Fig. 3. Expression of X-bhh in mesoderm and ectodermal derivatives. Whole embryos, hybridized in situ with a probe specific for X-bhh transcripts, were embedded in paraffin and sectioned (see Materials and methods). (A) Sagittal section of a stage 14 neurula with anterior to the left. X-bhh transcripts are most prominent in the sub-epithelial and epithelial layers of the neuroectoderm but are also present at lower levels in the underlying chordamesoderm (see arrows in the insert), (np) neural plate, (a) archenteron. (B) Parasagittal section through the head of a stage 28 tailbudembryo with anterior to the left. X-bhh-expressing cells are seen in the sub-epithelial layer of the ectoderm (arrows), just dorsal to the cement gland (cg); (e) eye. (C) Transverse section of a stage 28 embryo at the level of the eye (e). X-bhh expression is found in both the superficial and deep layers throughout the roof of the mesencephalon (me). Expression is also observed prominently in the prospective retinal layer of the eye vesicle (e). (D) Transverse section of a stage 28 embryo at the level of the otic vesicle (ov). X-bhh expression is seen in the dorsal roof of the rhombencephalon (rh), and in the epithelial layer of the ectoderm. Expression is also prominent in the otic vesicle (ov), (n), notochord. (E) Para-sagittal section through the head of a stage 28 embryo with anterior to the left. X- bhh transcripts are detected in the dorsal mesencephalon and rhombencephalon (arrows) and in the branchial arches (arrowheads). (F) Dorsal view of a whole tailbudembryo (stage 23) with anterior to the left. The embryo has been double-labeled by in situ hybridization with a probe specific for X-bhh transcripts prior to immunostaining with monoclonal antibody 12/101, specific for the myotomal portion of the somite (Kintner and Brockes, 1984). A block of two adjacent somites (s) is delimited by the arrows. (G) Lateral view of the embryo in F, at higher magnification, and with anterior to the left. The brown 12/101 stain highlights the myotome of each somite (area between two arrows); the dark blue X-bhh stain is localized to a single central portion of the dermatome of each somite (see text; data not shown). (H) Glancing section in the plane of the dermatome of an embryo similar to that in F with anterior to the left. The arrows demarcate the boundaries of a single somite and the arrowhead denotes X-bhh staining.

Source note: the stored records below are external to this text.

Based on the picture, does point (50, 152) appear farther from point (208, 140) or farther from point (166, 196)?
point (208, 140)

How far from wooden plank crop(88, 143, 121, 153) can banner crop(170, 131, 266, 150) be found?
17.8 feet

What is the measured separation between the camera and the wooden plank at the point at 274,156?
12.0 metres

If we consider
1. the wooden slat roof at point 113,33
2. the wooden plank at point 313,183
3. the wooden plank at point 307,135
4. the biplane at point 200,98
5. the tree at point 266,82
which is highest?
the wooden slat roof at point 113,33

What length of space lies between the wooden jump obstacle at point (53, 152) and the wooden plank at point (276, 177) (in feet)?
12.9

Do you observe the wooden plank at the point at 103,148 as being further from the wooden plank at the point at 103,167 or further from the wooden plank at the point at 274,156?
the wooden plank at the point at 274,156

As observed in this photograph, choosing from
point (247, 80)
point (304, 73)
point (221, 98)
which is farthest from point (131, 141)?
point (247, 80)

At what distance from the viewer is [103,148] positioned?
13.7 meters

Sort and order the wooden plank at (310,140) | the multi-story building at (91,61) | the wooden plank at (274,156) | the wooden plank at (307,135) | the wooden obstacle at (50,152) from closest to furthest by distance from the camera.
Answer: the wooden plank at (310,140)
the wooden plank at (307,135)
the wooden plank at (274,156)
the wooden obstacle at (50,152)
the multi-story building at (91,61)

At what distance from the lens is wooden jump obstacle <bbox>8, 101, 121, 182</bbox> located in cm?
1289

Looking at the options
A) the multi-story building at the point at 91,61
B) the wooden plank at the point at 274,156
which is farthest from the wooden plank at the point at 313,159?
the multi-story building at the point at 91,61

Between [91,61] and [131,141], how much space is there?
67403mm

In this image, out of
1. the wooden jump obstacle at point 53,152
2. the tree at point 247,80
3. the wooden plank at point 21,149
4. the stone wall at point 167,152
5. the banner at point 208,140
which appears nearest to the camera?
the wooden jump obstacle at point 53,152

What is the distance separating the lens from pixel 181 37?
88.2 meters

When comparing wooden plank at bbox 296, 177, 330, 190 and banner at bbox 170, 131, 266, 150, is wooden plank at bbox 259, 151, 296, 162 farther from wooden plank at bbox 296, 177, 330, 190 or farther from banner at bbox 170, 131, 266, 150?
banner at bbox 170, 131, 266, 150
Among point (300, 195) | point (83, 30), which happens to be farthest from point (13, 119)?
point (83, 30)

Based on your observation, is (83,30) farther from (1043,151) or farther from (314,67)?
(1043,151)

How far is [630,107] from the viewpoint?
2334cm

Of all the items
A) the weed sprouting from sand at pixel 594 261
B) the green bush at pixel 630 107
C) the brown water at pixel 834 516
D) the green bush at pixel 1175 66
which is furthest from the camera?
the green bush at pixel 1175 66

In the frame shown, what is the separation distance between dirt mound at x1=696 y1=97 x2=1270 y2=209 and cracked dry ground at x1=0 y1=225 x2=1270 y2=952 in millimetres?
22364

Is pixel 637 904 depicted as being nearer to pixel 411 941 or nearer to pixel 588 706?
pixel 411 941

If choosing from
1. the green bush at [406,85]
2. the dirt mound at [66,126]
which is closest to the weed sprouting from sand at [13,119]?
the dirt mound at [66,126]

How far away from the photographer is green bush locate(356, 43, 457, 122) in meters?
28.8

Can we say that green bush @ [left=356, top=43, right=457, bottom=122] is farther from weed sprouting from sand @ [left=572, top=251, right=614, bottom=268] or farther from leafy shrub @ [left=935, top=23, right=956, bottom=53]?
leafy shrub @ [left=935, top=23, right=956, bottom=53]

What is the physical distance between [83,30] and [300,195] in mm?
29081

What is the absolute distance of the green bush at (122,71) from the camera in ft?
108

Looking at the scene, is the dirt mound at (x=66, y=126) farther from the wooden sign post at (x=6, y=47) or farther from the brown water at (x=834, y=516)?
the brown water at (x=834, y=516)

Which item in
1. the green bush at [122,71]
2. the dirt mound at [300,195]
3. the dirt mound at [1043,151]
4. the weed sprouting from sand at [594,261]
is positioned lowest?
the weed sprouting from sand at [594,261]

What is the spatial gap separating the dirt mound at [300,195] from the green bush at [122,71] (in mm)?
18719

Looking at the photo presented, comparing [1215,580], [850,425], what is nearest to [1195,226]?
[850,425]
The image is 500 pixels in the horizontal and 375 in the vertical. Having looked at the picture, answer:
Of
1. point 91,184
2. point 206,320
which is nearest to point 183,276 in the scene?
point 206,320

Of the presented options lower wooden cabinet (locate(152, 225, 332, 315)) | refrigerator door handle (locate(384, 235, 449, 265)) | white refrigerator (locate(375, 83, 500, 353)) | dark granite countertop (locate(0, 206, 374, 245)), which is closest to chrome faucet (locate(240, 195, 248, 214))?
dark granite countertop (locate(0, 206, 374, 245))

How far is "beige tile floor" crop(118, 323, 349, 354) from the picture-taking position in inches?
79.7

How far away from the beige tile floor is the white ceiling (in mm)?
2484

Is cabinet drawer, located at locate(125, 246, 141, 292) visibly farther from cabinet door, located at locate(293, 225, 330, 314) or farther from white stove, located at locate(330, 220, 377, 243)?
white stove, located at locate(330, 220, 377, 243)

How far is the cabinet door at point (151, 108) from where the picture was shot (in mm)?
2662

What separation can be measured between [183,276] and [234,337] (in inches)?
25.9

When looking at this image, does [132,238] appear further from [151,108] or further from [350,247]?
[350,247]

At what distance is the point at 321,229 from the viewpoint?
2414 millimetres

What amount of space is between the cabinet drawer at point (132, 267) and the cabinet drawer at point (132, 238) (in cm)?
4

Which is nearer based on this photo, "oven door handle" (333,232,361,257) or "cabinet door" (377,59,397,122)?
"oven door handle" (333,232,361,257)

Fig. 4. Injection of X-bhh mRNA induces enlarged and ectopic anterior ectodermal and neural structures. Embryos at the two cell stage were injected with synthetic lacZ (A,C) or X-bhh mRNA and the resulting tadpoles were subjected to whole-mount in situ hybridization with probes for the XAG-1 cement gland marker (A,B) and the XANF-2 anteriorpituitary gland marker (C,D) (see Materials and methods). lacZ-injected embryos display wild-type patterns of XAG-1 (A) and XANF-2 (C) expression; X-bhh-injected embryos, in contrast, display enlarged (white arrows in B and D) and ectopic (arrowheads in B) cement glands and an expanded region of labeling with the anteriorpituitary marker (compare dark arrows in C and D). Normal and expanded cement glands in panels C and D (white arrows) are visible due to natural pigmentation. (E) Embryos co- injected with lacZ and X-bhh RNAs into both dorsal tier one cells of the 32 cell embryo develop with foci of XAG-1 expression (arrowheads) in only a subset of cells expressing β-galactosidase (red-brown stained cells beneath the bracket).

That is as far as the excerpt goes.